Abstract 17353: Effectiveness and Safety of Digoxin in Adults with Incident Systolic Heart Failure
Background: Current clinical guidelines endorse digoxin use for patients with symptomatic systolic heart failure (HF) on optimal medical therapy, but this recommendation is based on limited, older clinical trial data. We sought to evaluate the effectiveness and safety of digoxin in a contemporary cohort of patients with incident systolic heart failure and stratified by patient sex and serum digoxin concentration (SDC).

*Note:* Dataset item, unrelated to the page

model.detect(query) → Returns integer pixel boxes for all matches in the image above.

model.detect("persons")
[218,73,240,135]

Methods: We identified patients with incident systolic HF between 2006 and 2008 in the Kaiser Permanente of Northern California health system. We used multivariable extended Cox regression to examine the association between incident digoxin use and death and hospitalization for HF, controlling for patient medical history, physical exam, diagnostic tests, laboratories, and medications. Longitudinal drug use, patient characteristics and outcomes were identified based on validated algorithms using health plan automated databases. Analyses were also conducted stratifying by sex and SDC.
Results: Among 2891 patients with incident systolic HF followed for a mean 2.4 years, digoxin users had higher rates of death (14.2% vs 11.3%) and HF hospitalization (28.2% vs 24.4%). In adjusted analysis, digoxin was associated with excess mortality (odds ratio (OR) 1.60, 95% confidence interval (CI) 1.18-2.17) and HF hospitalization (OR 1.40, 95% CI 1.05-1.86). Compared with non-use, new digoxin use with SDC ≥1.2 ng/mL had higher odds of HF hospitalization and borderline higher odds of death (Table); SDC ≤0.8 ng/mL had higher odds of death. Digoxin use was associated with higher adjusted rates of HF hospitalization and death in men but not in women (Table).
Conclusions: Digoxin was associated with a higher risk of death and HF hospitalization, however these risks were dependent on SDC. Digoxin was linked to a higher risk of adverse events in men but not significantly so for women.
- © 2011 by American Heart Association, Inc.